Tell me how he deserves this shot at the title? Let’s be honest: He doesn’t, no matter how long he had been the mandatory challenger. He’s a solid heavyweight and he’s gotten some good wins, but it’s not as if he’s done so much that Fury had to fight him. Fury could easily have skipped a Whyte bout with zero harm to his legacy. But it’s a fight that will fill Wembley and will captivate all of the United Kingdom, so Fury went forward without hesitation.

Fury’s been the entire package, too. He is engaging, charismatic and, befitting the world’s best and most recognizable heavyweight, eminently accessible. He’s funny, he’s poignant and he always grabs your attention.

That, though, is just the window dressing that gets you to the show. When the curtains go up and the bell sounds, Fury delivers every time in the ring, as well.

fury - Tyson Fury is set to have his first bout on home soil in nearly four years when he defends his World Boxing Council (WBC) heavyweight title in an all-British clash against Dillian Whyte at Wembley Stadium on April 23. (Photo by Tolga Akmen / AFP) (Photo by TOLGA AKMEN/AFP via Getty Images)
Boxing will survive, but it won’t ever be the same if Tyson Fury really retires after his next bout. (Photo by Tolga Akmen / AFP)

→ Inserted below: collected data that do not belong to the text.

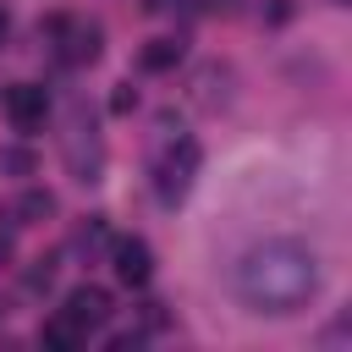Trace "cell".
<instances>
[{
  "label": "cell",
  "instance_id": "cell-1",
  "mask_svg": "<svg viewBox=\"0 0 352 352\" xmlns=\"http://www.w3.org/2000/svg\"><path fill=\"white\" fill-rule=\"evenodd\" d=\"M231 292L248 314H297L319 292V258H314V248H302L292 236L258 242L236 258Z\"/></svg>",
  "mask_w": 352,
  "mask_h": 352
},
{
  "label": "cell",
  "instance_id": "cell-2",
  "mask_svg": "<svg viewBox=\"0 0 352 352\" xmlns=\"http://www.w3.org/2000/svg\"><path fill=\"white\" fill-rule=\"evenodd\" d=\"M198 165H204V148L192 143V138H165L160 143V154H154V198L160 204H182L187 192H192V182H198Z\"/></svg>",
  "mask_w": 352,
  "mask_h": 352
},
{
  "label": "cell",
  "instance_id": "cell-3",
  "mask_svg": "<svg viewBox=\"0 0 352 352\" xmlns=\"http://www.w3.org/2000/svg\"><path fill=\"white\" fill-rule=\"evenodd\" d=\"M0 104H6V116H11V126H16V132L44 126V116H50V94H44L38 82H11V88L0 94Z\"/></svg>",
  "mask_w": 352,
  "mask_h": 352
},
{
  "label": "cell",
  "instance_id": "cell-4",
  "mask_svg": "<svg viewBox=\"0 0 352 352\" xmlns=\"http://www.w3.org/2000/svg\"><path fill=\"white\" fill-rule=\"evenodd\" d=\"M110 264H116L121 286H148V275H154V253H148L143 236H116L110 242Z\"/></svg>",
  "mask_w": 352,
  "mask_h": 352
},
{
  "label": "cell",
  "instance_id": "cell-5",
  "mask_svg": "<svg viewBox=\"0 0 352 352\" xmlns=\"http://www.w3.org/2000/svg\"><path fill=\"white\" fill-rule=\"evenodd\" d=\"M50 38L60 44V60H72V66H82V60L99 55V28H88V22L60 16V22H50Z\"/></svg>",
  "mask_w": 352,
  "mask_h": 352
},
{
  "label": "cell",
  "instance_id": "cell-6",
  "mask_svg": "<svg viewBox=\"0 0 352 352\" xmlns=\"http://www.w3.org/2000/svg\"><path fill=\"white\" fill-rule=\"evenodd\" d=\"M66 314H72L82 330H99V324L110 319V297H104L99 286H72V292H66Z\"/></svg>",
  "mask_w": 352,
  "mask_h": 352
},
{
  "label": "cell",
  "instance_id": "cell-7",
  "mask_svg": "<svg viewBox=\"0 0 352 352\" xmlns=\"http://www.w3.org/2000/svg\"><path fill=\"white\" fill-rule=\"evenodd\" d=\"M38 341H44L50 352H77V346L88 341V330H82V324H77V319H72L66 308H55V314H50V319L38 324Z\"/></svg>",
  "mask_w": 352,
  "mask_h": 352
},
{
  "label": "cell",
  "instance_id": "cell-8",
  "mask_svg": "<svg viewBox=\"0 0 352 352\" xmlns=\"http://www.w3.org/2000/svg\"><path fill=\"white\" fill-rule=\"evenodd\" d=\"M182 60V38H148L143 44V55H138V66L143 72H170Z\"/></svg>",
  "mask_w": 352,
  "mask_h": 352
},
{
  "label": "cell",
  "instance_id": "cell-9",
  "mask_svg": "<svg viewBox=\"0 0 352 352\" xmlns=\"http://www.w3.org/2000/svg\"><path fill=\"white\" fill-rule=\"evenodd\" d=\"M11 214H16V226H38V220H50V214H55V198L33 187V192H22V198H16V209H11Z\"/></svg>",
  "mask_w": 352,
  "mask_h": 352
},
{
  "label": "cell",
  "instance_id": "cell-10",
  "mask_svg": "<svg viewBox=\"0 0 352 352\" xmlns=\"http://www.w3.org/2000/svg\"><path fill=\"white\" fill-rule=\"evenodd\" d=\"M110 104H116V110H132V104H138V94H132V88H126V82H121V88H116V94H110Z\"/></svg>",
  "mask_w": 352,
  "mask_h": 352
},
{
  "label": "cell",
  "instance_id": "cell-11",
  "mask_svg": "<svg viewBox=\"0 0 352 352\" xmlns=\"http://www.w3.org/2000/svg\"><path fill=\"white\" fill-rule=\"evenodd\" d=\"M6 33H11V16H6V6H0V44H6Z\"/></svg>",
  "mask_w": 352,
  "mask_h": 352
},
{
  "label": "cell",
  "instance_id": "cell-12",
  "mask_svg": "<svg viewBox=\"0 0 352 352\" xmlns=\"http://www.w3.org/2000/svg\"><path fill=\"white\" fill-rule=\"evenodd\" d=\"M209 6H214V11H236V0H209Z\"/></svg>",
  "mask_w": 352,
  "mask_h": 352
},
{
  "label": "cell",
  "instance_id": "cell-13",
  "mask_svg": "<svg viewBox=\"0 0 352 352\" xmlns=\"http://www.w3.org/2000/svg\"><path fill=\"white\" fill-rule=\"evenodd\" d=\"M336 6H346V0H336Z\"/></svg>",
  "mask_w": 352,
  "mask_h": 352
}]
</instances>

He’s 31-0-1 and most of his fights have been highly entertaining. His most recent knockout of Deontay Wilder is an example. Fury had little to gain by beating Wilder again, a guy who is far better than his critics give him credit for and who hits as hard as anyone since at least Mike Tyson and maybe before that.

Fury had knocked him out in seven previously and fought to a hotly disputed draw that most felt Fury had won. So he had little to gain by beating Wilder again, but he went in and took risks, fought an aggressive fight and put on a Fight of the Year contender battle.

He’s well aware of the show business aspect of this business, which is why he’s so popular and why he’s made so much money.

And while Whyte hasn’t done much recently to earn a fight against him, he’s doing his part to sell it to the world.

“If I can't look like Muhammad Ali against this guy, then I'm in the wrong [profession],” Fury said. “I will chop him to bits. Not a problem. I will smash his face right in. You’re going to see a boxing masterclass. You’re going to see the difference in levels.

“This man is a big, old, strong fellow who swings a big old punch in and knocks a man spark out if he connects. But if I’m daft enough to get hit by him and knocked out, then I don’t deserve to be heavyweight world champion.”

Because Fury’s 6-foot-9 and very thick, he often looks lumbering. Looks, though, are deceiving. He’s quick for his size, he’s more agile than he seems and he understands the game as well as anyone in it. He knows how to create openings and set traps where he can land his shots.

He’s able to assess the risk he faces and minimize it while at the same time enhancing his chances of victory.

He’s also smart enough not to take anyone lightly. A little over a week ago, Fury made a post on social media in which he said he was signing off until after the fight. He will be consumed by nothing but his preparations and thoughts of Whyte for the next two months.

That’s the difference in him. And he is smart enough to know that this is Whyte’s one big shot and that he’ll probably see the best of whatever it is that Whyte has on April 23.

“I know Dillian Whyte is going to come in prepared,” Fury said. “He’s going to come in rugged and rough and game and aggressive. And he’s got a big left hook and a big right hand. Who knows? It could be me chinned on the night. I think both fighters are going for the knockout on the night.

“I just think when I land a ‘Lancaster Bomber’ on his jaw, it’s going to be over. That could be in Round 1, or it could be in Round 6. I don’t see it going past that. I’m looking to put on an excellent [fight] and showcase knockout boxing for the U.K. fans and then sing a load of songs afterwards and have a good time. Party on down in the big smoke!”

Enjoy this guy while he’s around, because it’s not going to be for much longer. Boxing will survive, as it always has, but it will be a bit lesser when Tyson Fury walks away for good.